NEWS

The right to protest: Technology turns the camera on surveillance state
In the first of a series of articles on protest and free speech, Guardian reporter Paul Lewis assesses the fallout from the death of Ian Tomlinson When campaigners wave placards, march, occupy buildings and shout, their methods are dismissed as crude. And they are. But taking to the streets can be effective, which is why […]
20 May 09

paul_lewis_140x140In the first of a series of articles on protest and free speech, Guardian reporter Paul Lewis assesses the fallout from the death of Ian Tomlinson

When campaigners wave placards, march, occupy buildings and shout, their methods are dismissed as crude. And they are. But taking to the streets can be effective, which is why the interests of weak governments in suppressing vocal dissent.

Protest is one of the most useful measures of free speech. For journalists, this means we must report the freedom with which people can demonstrate as enthusiastically as we analyse the political grievances that took them to the streets in the first place.

The roots of the Manchester Guardian, traced to when John Edward Taylor witnessed the cavalry charges against protesters at St Peter’s Field in Manchester, in 1819, stand in this tradition. He succeeded in publishing his own account before the “official” version could gain currency and, 18 months later, started the newspaper for which I now write.

Almost two centuries later, the right to protest is still a concern for those who seek to defend free speech in the UK. Last week parliamentarians on the Joint Committee on Human Rights considered whether, as protesters and civil liberty groups believe, the state is failing in its obligation to facilitate peaceful protest, and is instead preventing it.

We already know to some extent what the committee thought. Its report into the policing of protest revealed how peaceful protesters must contend with counter-terrorism laws, private injunctions, restrictions to free speech around parliament and a law that allows police to arrest people for insulting words or behaviour.

That report, however, was published on March 23, a week before Ian Tomlinson collapsed and died at the G20 protests after an unprovoked attack by police officers.
+-------+
Problem set
1 – List every line of the listing below that contains the word "chairs", copying each such line in full. Letter case counts.
2 – Go on with the article above on the right to protest, starting right after its last sentence.

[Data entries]
+-------+
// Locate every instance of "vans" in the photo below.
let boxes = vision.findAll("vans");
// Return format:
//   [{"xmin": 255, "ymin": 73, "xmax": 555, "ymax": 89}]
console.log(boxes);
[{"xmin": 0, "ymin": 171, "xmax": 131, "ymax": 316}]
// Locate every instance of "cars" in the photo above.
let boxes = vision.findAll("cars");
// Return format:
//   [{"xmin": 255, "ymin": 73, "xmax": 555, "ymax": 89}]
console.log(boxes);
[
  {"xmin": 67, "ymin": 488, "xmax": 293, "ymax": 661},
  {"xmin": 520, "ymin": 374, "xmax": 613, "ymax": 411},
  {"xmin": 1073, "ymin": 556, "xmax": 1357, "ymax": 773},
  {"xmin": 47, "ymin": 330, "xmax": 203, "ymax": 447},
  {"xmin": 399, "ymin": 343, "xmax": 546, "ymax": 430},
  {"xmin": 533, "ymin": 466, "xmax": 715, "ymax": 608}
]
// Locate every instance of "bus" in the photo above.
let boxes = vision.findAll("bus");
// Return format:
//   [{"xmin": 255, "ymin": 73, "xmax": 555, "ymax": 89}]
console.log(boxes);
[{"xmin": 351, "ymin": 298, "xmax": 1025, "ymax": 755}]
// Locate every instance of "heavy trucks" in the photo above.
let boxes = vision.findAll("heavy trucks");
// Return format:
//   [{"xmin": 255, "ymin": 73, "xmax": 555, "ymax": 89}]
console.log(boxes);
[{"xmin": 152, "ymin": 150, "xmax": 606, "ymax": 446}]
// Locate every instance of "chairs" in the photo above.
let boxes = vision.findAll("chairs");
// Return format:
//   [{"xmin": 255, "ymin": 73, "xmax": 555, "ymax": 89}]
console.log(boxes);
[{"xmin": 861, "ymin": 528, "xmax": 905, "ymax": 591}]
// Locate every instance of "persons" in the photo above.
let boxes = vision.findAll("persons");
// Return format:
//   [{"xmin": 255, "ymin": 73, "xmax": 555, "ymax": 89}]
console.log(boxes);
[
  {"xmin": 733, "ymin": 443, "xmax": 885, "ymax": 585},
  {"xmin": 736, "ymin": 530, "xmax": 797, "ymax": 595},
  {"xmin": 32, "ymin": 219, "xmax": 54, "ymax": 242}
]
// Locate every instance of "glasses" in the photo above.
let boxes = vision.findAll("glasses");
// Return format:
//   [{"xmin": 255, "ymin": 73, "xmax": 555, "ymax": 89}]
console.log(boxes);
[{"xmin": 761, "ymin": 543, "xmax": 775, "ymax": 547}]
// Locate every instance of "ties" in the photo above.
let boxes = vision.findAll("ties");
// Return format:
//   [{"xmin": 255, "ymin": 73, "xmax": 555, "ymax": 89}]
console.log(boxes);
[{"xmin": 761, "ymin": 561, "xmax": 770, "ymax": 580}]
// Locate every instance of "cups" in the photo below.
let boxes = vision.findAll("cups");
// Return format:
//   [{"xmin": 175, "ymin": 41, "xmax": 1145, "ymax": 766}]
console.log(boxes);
+-------+
Answers to the problems
1 –
// Locate every instance of "chairs" in the photo above.
let boxes = vision.findAll("chairs");

2 –
Many hardened protesters are annoyed it took last month’s demonstrations in the City of London — and the death of a newspaper vendor who was trying to walk home through police cordons when he was attacked from behind — to make the public realise how far the right to protest and freedom of assembly has been eroded.

Having endured the mass surveillance of protesters against Israel’s offensive against Gaza and the 10,000 stop and searches at last year’s Kingsnorth climate camp, many protesters viewed the baton charges, police cordons and use of undercover officers at the G20 demonstrations as small fry.

If the public interest of Tomlinson’s tragic death has changed the landscape of protest, it is unlikely to result from the plethora of committee hearings, policing reviews or even the 250 complaints to the Independent Police Complaints Commission.

The Tomlinson case has proved that technology has allowed citizens to place the state under surveillance. The video of the attack on Tomlinson, handed to us by a New York fund manager, prompted a predictable outcry. What was more interesting was the silence that preceded it.

For five days after Tomlinson’s death, we published the stories that questioned police propaganda about the death. There were photographs of Tomlinson lying at the feet of riot police, seconds after being assaulted, statements from witnesses who saw him hit with a baton and flung to the floor.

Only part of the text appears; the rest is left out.